月の女神

動き出してすぐに始まったカラオケ大会。

これから一日は長いし寝ようかなと思ったけれど、車内うるさくて寝れなかった。

だけど、そのおかげで結真のように話しかけられることもなくて、みんなわいわい盛り上がって終わったかな。



「カラオケかー…。
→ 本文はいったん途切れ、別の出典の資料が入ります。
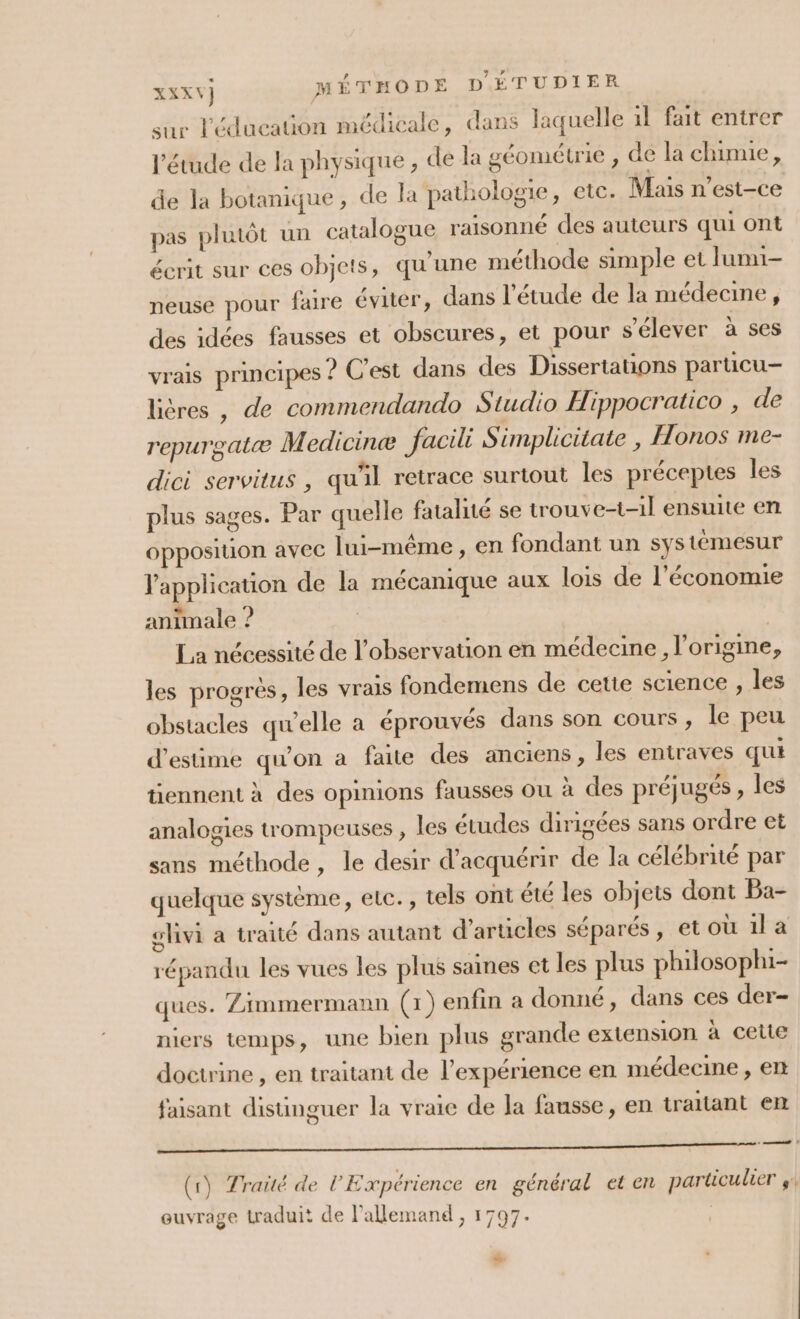 sur l'éducation médicale, dans laquelle 1l fait entrer l'étude de la physique, de la géométrie , de la chimie, de la botanique, de la pathologie, etc. Mais n'est-ce pas plutôt un catalogue raisonné des auteurs qui ont écrit sur ces objets, qu'une méthode simple et lumi- neuse pour faire éviter, dans l'étude de la médecine, des idées fausses et obscures, et pour s'élever à ses vrais principes ? C’est dans des Dissertations particu- lières , de commendando Studio Hippocratico , de repurgatæ Medicine facili Simplicitate , Honos me- dici servitus , qu'il retrace surtout les préceptes les plus sages. Par quelle fatalité se trouve-t-1l ensuite en opposition avec lui-même, en fondant un systémesur l'application de la mécanique aux lois de l’économie animale ? La nécessité de l’observation en médecine , l’origine, les progrès, les vrais fondemens de cette science , les obstacles qu’elle a éprouvés dans son cours, le peu d'estime qu’on a faite des anciens , les entraves qui tiennent à des opinions fausses ou à des préjugés , les analogies trompeuses , les études dirigées sans ordre et sans méthode, le desir d'acquérir de la célébrité par quelque système, etc., tels ont été les objets dont Ba- glivi a traité dans autant d'articles séparés, et où il a répandu les vues les plus saines et les plus philosophi- ques. Zimmermann (1) enfin a donné, dans ces der- niers temps, une bien plus grande extension à cette doctrine , en traitant de l'expérience en médecine , ert faisant disunguer la vraie de la fausse, en traitant en GAME ut Lu Lie a GE, LUN BASTIA, SSL de A (1) Traité de l'Expérience en général et en particulier $. ouvrage traduit de l’allemand , 1797. | LA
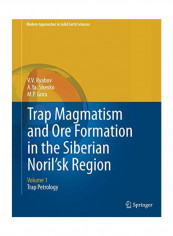 Trap Magmatism and Ore Formation in the Siberian Noril'sk Region Paperback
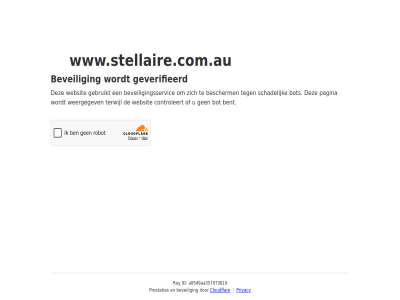 a0549aa35f973819 bent bescherm beveil beveiligingsservic bot cloudflar controleert even gebruikt geduld geverifieerd id pagina prestaties privacy ray schadelijk terwijl websit weergegev www.stellaire.com.au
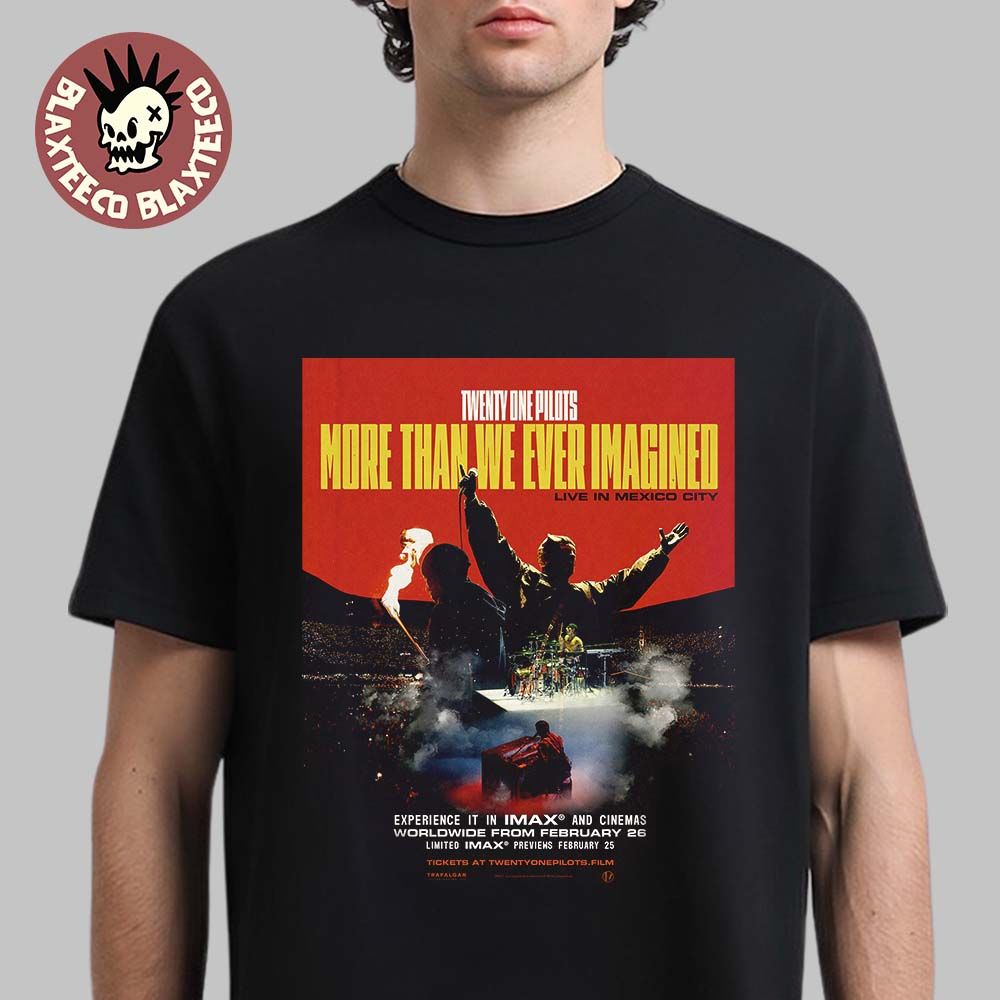 Twenty One Pilots More Than We Ever Imagined Live In Mexico City Experience In Imax And Cinemas On Feb 26 2026 T Shirt - T-Shirt, Sweatshirt, Hoodie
帰りバス交代しない?」


「…遠慮しとく」

本気で代わってほしそうだけど、僕も質問攻めはちょっと嫌だ。


笑顔で返せば、不満そうな顔が返ってきた。

「今日寝れないから少しでも寝ときたいんだけどな…」

今から研修が終わるまでのスケジュールを考えると、そうだよね。

「学生の時みたいに徹夜とかしたくないし」

「仮眠の時にがっつり寝るしかないよね…」

「せっかくホテルで寝れるのにがっつり寝れないのか…」

「しょうがないよ」

昔は寝なさいって言われても寝ずに起きてられたのになぁ。

もう徹夜すると、次の日が辛すぎるからなぁ…。




「…あ、佐田先生、向こうも点呼と注意、終わったらしいので」


英語科の先生から連絡があったのだろう。

話し終えた普通科担当の先生が、携帯を片手に結真に声をかける。


「あ、はい。美術館の方ですよね。行きます」



「えーー…先生行っちゃうの?」



「なんで英語科の方なのー」


一番最前列の子たちをはじめ、ざわざわと嘆きだす生徒。